_WHAT THE TASK ASKS_
Write out again, unchanged, the line that has "- White blood" and each following line through the end of the entries below; leave pictures out.

_DATA SECTION_
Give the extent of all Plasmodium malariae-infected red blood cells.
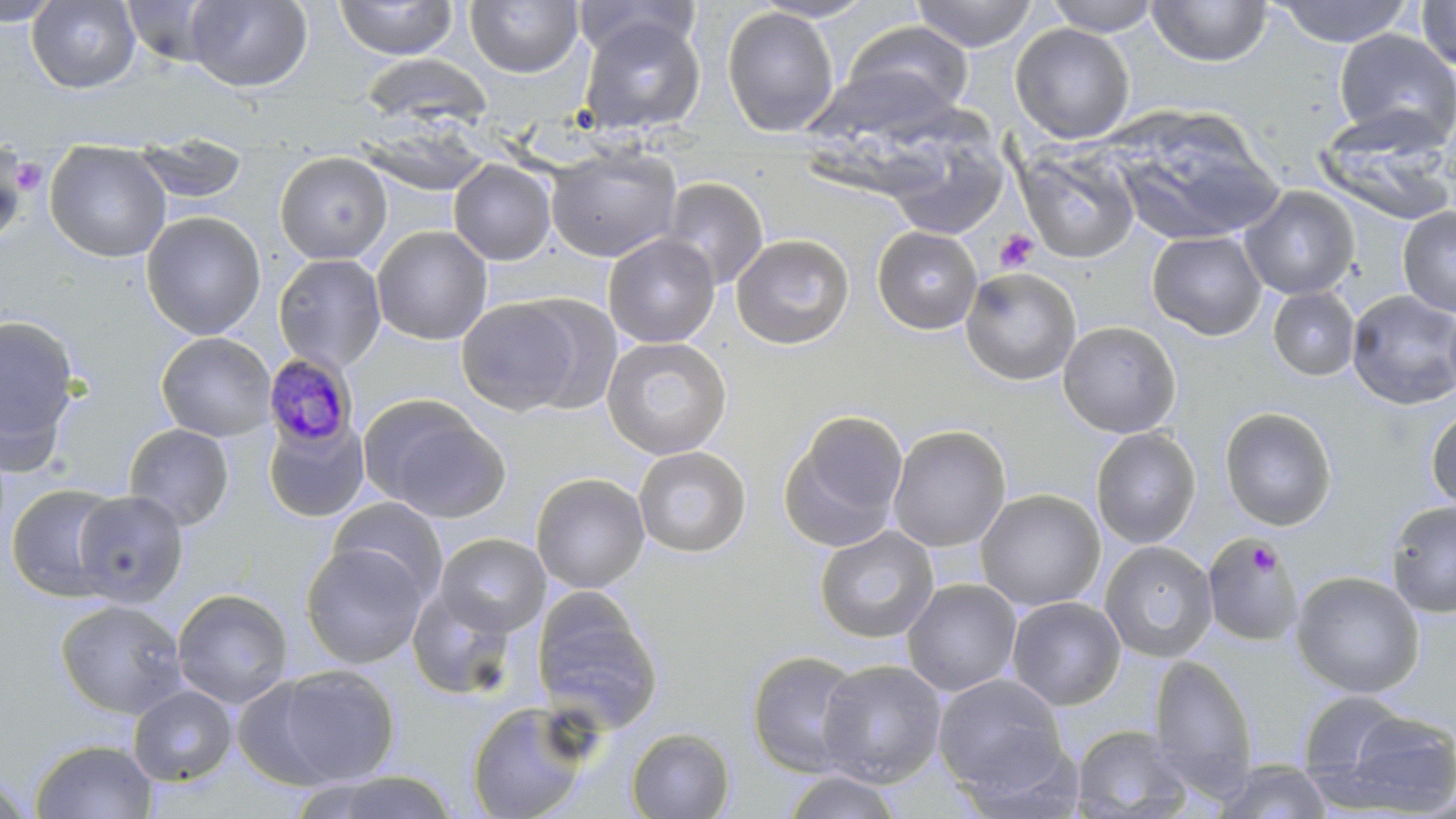

Approximate bounding boxes as [x1, y1, x2, y2] in pixels.
Plasmodium malariae-infected red blood cells: [263, 352, 359, 449].

Summary:
  - Uninfected red blood cell locations: [0, 0, 63, 27], [26, 0, 141, 93], [185, 0, 311, 92], [571, 0, 700, 61], [750, 0, 877, 23], [910, 0, 1040, 51], [1042, 0, 1163, 36], [1146, 0, 1272, 67], [1272, 0, 1415, 47], [121, 1, 229, 68], [333, 1, 458, 60], [465, 1, 583, 77], [1416, 1, 1456, 72], [721, 6, 840, 138], [578, 14, 706, 137], [837, 21, 976, 123], [1010, 23, 1135, 143], [1333, 29, 1456, 147], [360, 54, 489, 128], [807, 63, 963, 148], [1110, 111, 1281, 246], [1316, 114, 1456, 228], [361, 117, 489, 197], [887, 132, 1009, 240], [131, 133, 249, 205], [44, 140, 172, 262], [1, 144, 31, 250], [1014, 144, 1141, 264], [545, 145, 682, 262], [274, 151, 392, 264], [448, 159, 557, 265], [662, 177, 769, 290], [1240, 186, 1360, 300], [637, 202, 756, 325], [1397, 205, 1456, 315], [140, 210, 266, 340], [371, 225, 493, 345], [872, 226, 982, 334], [1147, 231, 1267, 341], [603, 233, 720, 348], [731, 233, 855, 350], [273, 253, 387, 372], [960, 266, 1082, 386], [1268, 287, 1360, 381], [1347, 290, 1456, 410], [511, 294, 623, 415], [456, 298, 580, 416], [1442, 299, 1456, 405], [0, 312, 82, 470], [1058, 320, 1181, 439], [156, 331, 277, 442], [601, 336, 732, 460], [367, 401, 509, 521], [1219, 406, 1337, 531], [1425, 406, 1456, 512], [779, 409, 909, 553], [263, 415, 370, 523], [124, 423, 234, 530], [886, 424, 1011, 552], [1090, 427, 1201, 549], [632, 445, 752, 557], [530, 473, 650, 593], [6, 482, 125, 602], [974, 489, 1106, 611], [72, 490, 189, 608], [327, 496, 448, 603], [1385, 500, 1456, 618], [814, 526, 939, 644], [434, 532, 550, 637], [1202, 534, 1302, 649], [1099, 540, 1217, 663], [301, 543, 428, 669], [1290, 571, 1425, 699], [902, 578, 1022, 697], [407, 587, 519, 701], [172, 588, 293, 708], [532, 592, 664, 734], [1006, 596, 1126, 710], [55, 599, 189, 720], [746, 650, 867, 778], [1148, 654, 1258, 800], [816, 659, 947, 787], [273, 664, 400, 785], [933, 673, 1067, 794], [232, 676, 346, 790], [128, 685, 238, 786], [1296, 690, 1410, 786], [466, 699, 598, 819], [1335, 711, 1456, 815], [1070, 724, 1194, 819], [626, 728, 736, 818], [30, 739, 158, 819], [1215, 759, 1333, 819], [779, 769, 903, 818], [308, 770, 462, 818], [1, 771, 37, 817]
  - Platelet locations: [8, 159, 47, 197], [995, 229, 1039, 274], [1248, 542, 1281, 578]
  - Slide-level diagnosis: Plasmodium malariae
  - Field of view: single
  - Modality: light microscopy
  - Stain: May-Grünwald-Giemsa
  - Magnification: 1000x
  - Preparation: thin blood smear
  - Image size: 1456×819 pixels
Outline each blood parasite and name the species.
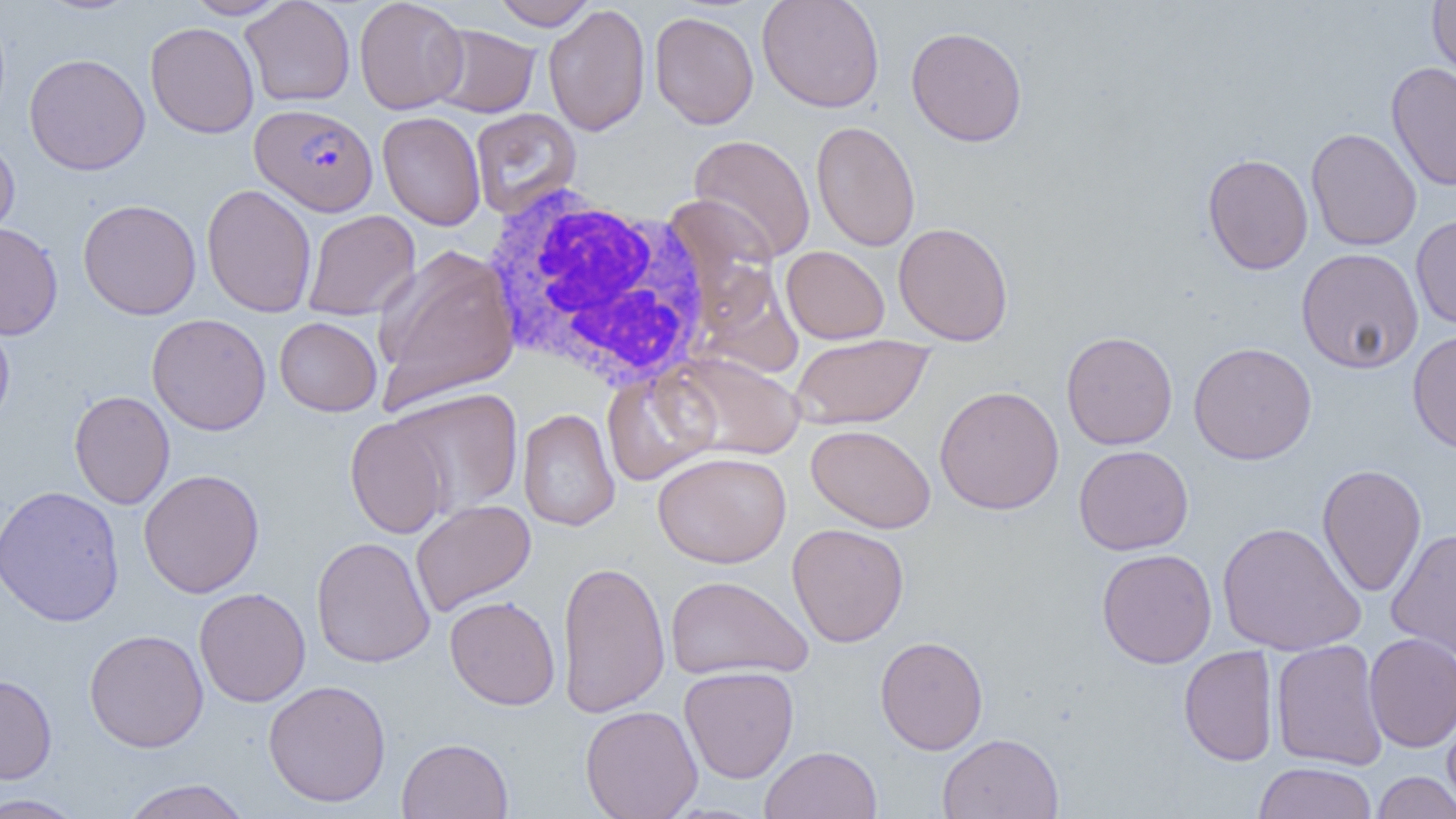

Approximate bounding boxes as (x1, y1, x2, y2) in pixels.
Plasmodium falciparum-infected red blood cells: (250, 103, 378, 217).
No Plasmodium ovale, Plasmodium malariae, Plasmodium vivax, Babesia divergens, or Trypanosoma brucei observed.

Summary:
  - Uninfected red blood cell locations: (35, 0, 141, 15), (183, 0, 290, 19), (240, 0, 355, 106), (354, 0, 469, 114), (490, 0, 598, 30), (757, 0, 885, 113), (1428, 0, 1456, 83), (543, 4, 651, 137), (649, 11, 759, 129), (145, 22, 259, 138), (429, 24, 541, 118), (905, 25, 1028, 146), (24, 53, 150, 175), (1386, 62, 1456, 190), (469, 108, 581, 218), (377, 111, 486, 230), (810, 120, 920, 252), (1306, 128, 1422, 251), (689, 134, 815, 262), (0, 136, 20, 247), (1202, 153, 1313, 275), (201, 184, 317, 318), (78, 199, 202, 320), (302, 209, 420, 321), (1410, 214, 1456, 330), (0, 222, 63, 340), (893, 222, 1014, 346), (372, 245, 520, 413), (781, 246, 889, 344), (1296, 247, 1424, 374), (147, 313, 271, 435), (0, 314, 15, 432), (274, 316, 382, 416), (1407, 329, 1456, 454), (1061, 330, 1178, 450), (790, 335, 934, 429), (1188, 342, 1318, 465), (668, 351, 805, 461), (600, 368, 720, 485), (934, 385, 1064, 515), (390, 387, 523, 517), (69, 390, 174, 509), (517, 408, 620, 532), (345, 416, 450, 539), (806, 424, 936, 533), (1073, 445, 1194, 555), (652, 451, 792, 568), (1317, 464, 1427, 597), (138, 469, 265, 598), (0, 484, 125, 628), (411, 498, 536, 616), (1217, 521, 1366, 656), (787, 523, 909, 647), (1386, 527, 1456, 662), (311, 536, 435, 668), (1096, 548, 1217, 668), (556, 560, 670, 718), (665, 575, 813, 681), (194, 587, 311, 707), (444, 596, 561, 710), (84, 628, 209, 753), (1364, 632, 1456, 752), (875, 635, 988, 754), (1271, 639, 1388, 770), (1178, 645, 1279, 766), (679, 666, 799, 783), (0, 673, 57, 784), (263, 679, 391, 807), (579, 705, 703, 818), (1442, 705, 1456, 812), (937, 732, 1064, 819), (397, 737, 513, 818), (760, 746, 883, 819), (1253, 761, 1378, 819), (1371, 771, 1456, 819), (119, 778, 252, 819), (0, 794, 86, 818)
  - White blood cell locations: (481, 183, 717, 391)
  - Slide-level diagnosis: Plasmodium falciparum
  - Modality: light microscopy
  - Preparation: thin blood smear
  - Field of view: single
  - Image size: 1456×819 pixels
  - Magnification: 1000x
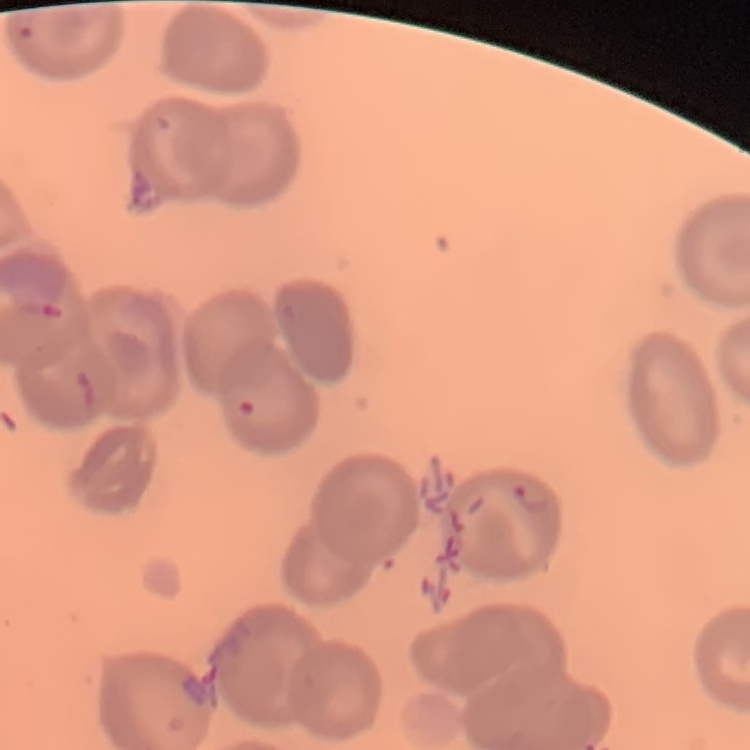 The red blood cells show no rouleaux formation. Stained with either Field's or Giemsa. One tile cut from a larger photomicrograph. Thin peripheral smear.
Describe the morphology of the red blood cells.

_WRITTEN ANSWER_
  - White blood cell locations: (481, 183, 717, 391)
  - Slide-level diagnosis: Plasmodium falciparum
  - Modality: light microscopy
  - Preparation: thin blood smear
  - Field of view: single
  - Image size: 1456×819 pixels
  - Magnification: 1000x
 The red blood cells show no rouleaux formation. Stained with either Field's or Giemsa. One tile cut from a larger photomicrograph. Thin peripheral smear.
Describe the morphology of the red blood cells.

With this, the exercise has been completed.